Former FIRB chairman David Irvine, who died in March 2022, was previously director-general of both the Australian Security Intelligence Organization and the Australian Secret Intelligence Service.

Before that, he was Australia’s ambassador to China and, in 2015, took over the FIRB after the former Country Liberal Party government in the Northern Territory was allowed to sign a 99-year lease on the Port of Darwin with Chinese company Landbridge Group.

His 2017 appointment to head the FIRB, after a career as a diplomat and a leader of Australia’s spy agency, signaled the previous coalition government’s willingness to remain vigilant about security threats from Chinese investment.

Former Liberal treasurer Josh Frydenberg appointed Bruce Miller, Australia’s former ambassador to Japan, as the FIRB’s new chairman for a five-year term in April 2022, a month before the federal election.

But under Mr Frydenberg’s leadership, the Treasury announced in 2020 that a new overseas investment website would be created for foreign residents looking to invest in Australia outside of residential property.

It will also feature a new guide to navigating foreign investment rules.

Professor Hamilton said under the previous government the FIRB had been given more resources to examine the security threat of potential Chinese investment in critical infrastructure, as Huawei was banned from installing 5G mobile networks in Australia.

‘However, the FIRB has allowed a number of highly questionable foreign investments in critical Australian infrastructure and, in my view, has at times not done its job properly in protecting Australia’s national security,’ he said.

The Foreign Investment Review Board, which continues to function, was established in April 1976 as a non-statutory body to advise the government on foreign investment proposals, acquisitions and new investment projects.

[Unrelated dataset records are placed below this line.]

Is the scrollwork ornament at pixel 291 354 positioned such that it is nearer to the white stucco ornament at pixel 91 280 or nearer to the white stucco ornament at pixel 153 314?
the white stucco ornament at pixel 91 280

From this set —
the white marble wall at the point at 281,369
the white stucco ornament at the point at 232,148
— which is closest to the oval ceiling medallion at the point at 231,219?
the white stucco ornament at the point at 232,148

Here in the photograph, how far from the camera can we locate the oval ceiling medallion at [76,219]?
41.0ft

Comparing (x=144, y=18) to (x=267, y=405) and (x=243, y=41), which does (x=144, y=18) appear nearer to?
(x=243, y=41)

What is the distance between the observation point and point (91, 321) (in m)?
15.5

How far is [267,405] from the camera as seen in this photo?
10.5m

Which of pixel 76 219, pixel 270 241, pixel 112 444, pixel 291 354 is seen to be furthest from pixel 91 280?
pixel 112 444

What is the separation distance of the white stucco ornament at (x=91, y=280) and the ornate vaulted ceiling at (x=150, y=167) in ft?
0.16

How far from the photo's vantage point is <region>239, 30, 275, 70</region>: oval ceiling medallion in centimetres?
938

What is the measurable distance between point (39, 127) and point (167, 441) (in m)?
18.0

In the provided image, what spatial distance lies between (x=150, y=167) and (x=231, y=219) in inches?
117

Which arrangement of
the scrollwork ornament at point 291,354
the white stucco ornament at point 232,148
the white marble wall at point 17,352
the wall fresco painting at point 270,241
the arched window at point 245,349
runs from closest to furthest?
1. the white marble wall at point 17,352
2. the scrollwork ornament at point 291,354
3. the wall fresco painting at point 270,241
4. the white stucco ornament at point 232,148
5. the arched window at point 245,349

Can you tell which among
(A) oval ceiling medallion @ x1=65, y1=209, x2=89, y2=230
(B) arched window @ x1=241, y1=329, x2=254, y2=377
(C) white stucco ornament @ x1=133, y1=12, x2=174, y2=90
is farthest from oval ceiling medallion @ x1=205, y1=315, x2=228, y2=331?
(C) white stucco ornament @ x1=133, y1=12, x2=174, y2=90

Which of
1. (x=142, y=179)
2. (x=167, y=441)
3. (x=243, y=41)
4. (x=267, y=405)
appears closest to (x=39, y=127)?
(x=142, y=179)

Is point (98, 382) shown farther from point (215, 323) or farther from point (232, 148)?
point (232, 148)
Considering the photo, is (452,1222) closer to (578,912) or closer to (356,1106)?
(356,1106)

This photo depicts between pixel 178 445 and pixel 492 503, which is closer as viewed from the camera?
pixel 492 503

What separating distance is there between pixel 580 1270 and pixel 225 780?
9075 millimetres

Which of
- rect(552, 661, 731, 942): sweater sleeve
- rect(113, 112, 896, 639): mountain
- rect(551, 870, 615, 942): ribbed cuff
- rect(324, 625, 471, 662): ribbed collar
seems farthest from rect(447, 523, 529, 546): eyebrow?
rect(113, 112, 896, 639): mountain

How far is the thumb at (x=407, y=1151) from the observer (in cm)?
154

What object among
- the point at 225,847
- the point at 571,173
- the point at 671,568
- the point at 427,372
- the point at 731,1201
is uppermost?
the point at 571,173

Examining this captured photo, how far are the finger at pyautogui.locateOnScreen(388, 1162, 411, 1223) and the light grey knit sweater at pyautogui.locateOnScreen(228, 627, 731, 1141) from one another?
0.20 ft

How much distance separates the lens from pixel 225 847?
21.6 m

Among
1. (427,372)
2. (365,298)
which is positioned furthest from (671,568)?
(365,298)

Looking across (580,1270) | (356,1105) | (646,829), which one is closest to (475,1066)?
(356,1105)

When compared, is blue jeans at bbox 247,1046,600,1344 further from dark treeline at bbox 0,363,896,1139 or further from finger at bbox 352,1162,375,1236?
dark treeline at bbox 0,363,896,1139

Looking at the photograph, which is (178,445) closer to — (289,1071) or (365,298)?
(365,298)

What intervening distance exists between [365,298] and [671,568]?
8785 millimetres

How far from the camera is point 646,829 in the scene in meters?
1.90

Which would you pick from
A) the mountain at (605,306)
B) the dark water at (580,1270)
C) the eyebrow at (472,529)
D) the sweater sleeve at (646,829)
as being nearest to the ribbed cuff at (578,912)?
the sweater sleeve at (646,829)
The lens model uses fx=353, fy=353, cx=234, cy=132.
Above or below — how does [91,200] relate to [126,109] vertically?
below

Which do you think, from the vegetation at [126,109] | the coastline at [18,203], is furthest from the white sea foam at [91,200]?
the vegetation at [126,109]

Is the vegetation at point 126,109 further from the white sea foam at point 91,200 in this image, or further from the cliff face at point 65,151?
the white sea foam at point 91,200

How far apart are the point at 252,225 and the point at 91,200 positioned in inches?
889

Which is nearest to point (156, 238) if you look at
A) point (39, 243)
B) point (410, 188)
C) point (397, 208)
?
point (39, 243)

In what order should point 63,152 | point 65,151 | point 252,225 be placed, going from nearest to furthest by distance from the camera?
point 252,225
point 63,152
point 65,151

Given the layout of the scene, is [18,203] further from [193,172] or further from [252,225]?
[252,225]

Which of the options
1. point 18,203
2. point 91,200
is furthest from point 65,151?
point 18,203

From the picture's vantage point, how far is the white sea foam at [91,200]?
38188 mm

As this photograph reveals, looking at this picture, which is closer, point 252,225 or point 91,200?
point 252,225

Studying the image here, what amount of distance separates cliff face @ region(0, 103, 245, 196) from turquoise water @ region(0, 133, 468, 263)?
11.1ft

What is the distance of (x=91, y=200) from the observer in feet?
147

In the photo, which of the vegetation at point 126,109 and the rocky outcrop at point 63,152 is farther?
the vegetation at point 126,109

The Foreign Investment Review Board’s name is no longer on the Treasury website, except to redirect web traffic (pictured is Treasurer Jim Chalmers with his wife Laura).

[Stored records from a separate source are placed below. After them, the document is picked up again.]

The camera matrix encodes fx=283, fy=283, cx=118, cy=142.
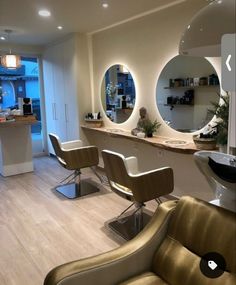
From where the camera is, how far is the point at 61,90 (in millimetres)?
5734

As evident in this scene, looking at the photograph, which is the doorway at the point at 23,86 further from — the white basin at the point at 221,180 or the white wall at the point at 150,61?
the white basin at the point at 221,180

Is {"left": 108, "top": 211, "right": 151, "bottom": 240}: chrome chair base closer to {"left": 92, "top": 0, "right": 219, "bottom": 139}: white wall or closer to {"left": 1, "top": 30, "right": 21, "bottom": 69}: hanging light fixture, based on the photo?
{"left": 92, "top": 0, "right": 219, "bottom": 139}: white wall

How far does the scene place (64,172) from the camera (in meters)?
5.39

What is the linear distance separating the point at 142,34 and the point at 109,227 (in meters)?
2.75

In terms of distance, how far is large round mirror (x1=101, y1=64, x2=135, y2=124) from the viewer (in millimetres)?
4574

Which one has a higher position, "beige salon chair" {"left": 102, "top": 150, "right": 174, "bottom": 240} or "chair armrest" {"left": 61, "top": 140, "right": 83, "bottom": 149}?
"chair armrest" {"left": 61, "top": 140, "right": 83, "bottom": 149}

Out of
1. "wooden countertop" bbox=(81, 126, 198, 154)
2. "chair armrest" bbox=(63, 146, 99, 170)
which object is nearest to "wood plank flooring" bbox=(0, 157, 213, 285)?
"chair armrest" bbox=(63, 146, 99, 170)

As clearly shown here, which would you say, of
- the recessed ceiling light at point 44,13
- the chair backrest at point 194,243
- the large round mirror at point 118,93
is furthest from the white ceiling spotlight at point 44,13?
the chair backrest at point 194,243

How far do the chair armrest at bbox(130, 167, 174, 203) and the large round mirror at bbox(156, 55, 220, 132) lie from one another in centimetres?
102

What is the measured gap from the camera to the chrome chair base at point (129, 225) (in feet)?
9.80

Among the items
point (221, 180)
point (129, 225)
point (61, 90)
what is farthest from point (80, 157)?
point (221, 180)

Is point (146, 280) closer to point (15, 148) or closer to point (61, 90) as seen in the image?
point (15, 148)

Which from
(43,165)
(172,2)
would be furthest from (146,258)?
(43,165)

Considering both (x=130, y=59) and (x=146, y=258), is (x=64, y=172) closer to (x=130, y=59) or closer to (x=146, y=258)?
(x=130, y=59)
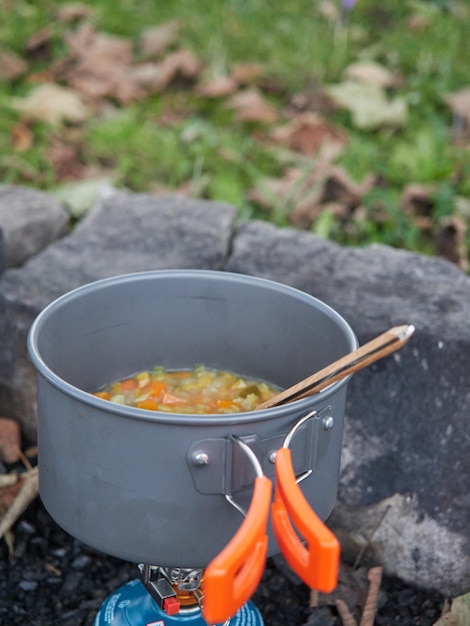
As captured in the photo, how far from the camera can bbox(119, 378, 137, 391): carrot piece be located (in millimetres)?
1549

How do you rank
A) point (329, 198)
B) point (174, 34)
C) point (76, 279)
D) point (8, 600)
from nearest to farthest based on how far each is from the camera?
point (8, 600), point (76, 279), point (329, 198), point (174, 34)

Former FIRB chairman David Irvine, who died in March 2022, was previously director-general of both the Australian Security Intelligence Organization and the Australian Secret Intelligence Service (he is pictured in 2014).

A ‘Foreign Investment’ website replaced the Foreign Investment Review Board

It was not established as an Act of Parliament under former Liberal Prime Minister Malcolm Fraser, meaning it could be more easily repealed or downgraded.

Daily Mail Australia has contacted Treasurer Jim Chalmers and his department for comment.

China is Australia’s biggest buyer of residential real estate, spending $2.3 billion in the nine months to March 2023, buying 1,775 properties, Treasury data showed without citing the FIRB.

That equates to $8.4 million a day from Chinese investors.

Since coming to power in May 2022, Prime Minister Anthony Albanese’s Labor government has taken a more conciliatory approach to China diplomacy, aiming to lift trade sanctions imposed on a range of Australian exports during the Covid pandemic.

He met Chinese President Xi Jinping in Bali in November last year, while Foreign Minister Penny Wong met her Chinese counterpart Wang Yi in Jakarta this month.

China is Australia’s largest two-way trading partner, with exports of $184.7 billion in 2022.

But they fell by two percent after a series of trade sanctions as exports to Japan, South Korea, India and the United States rose year-on-year.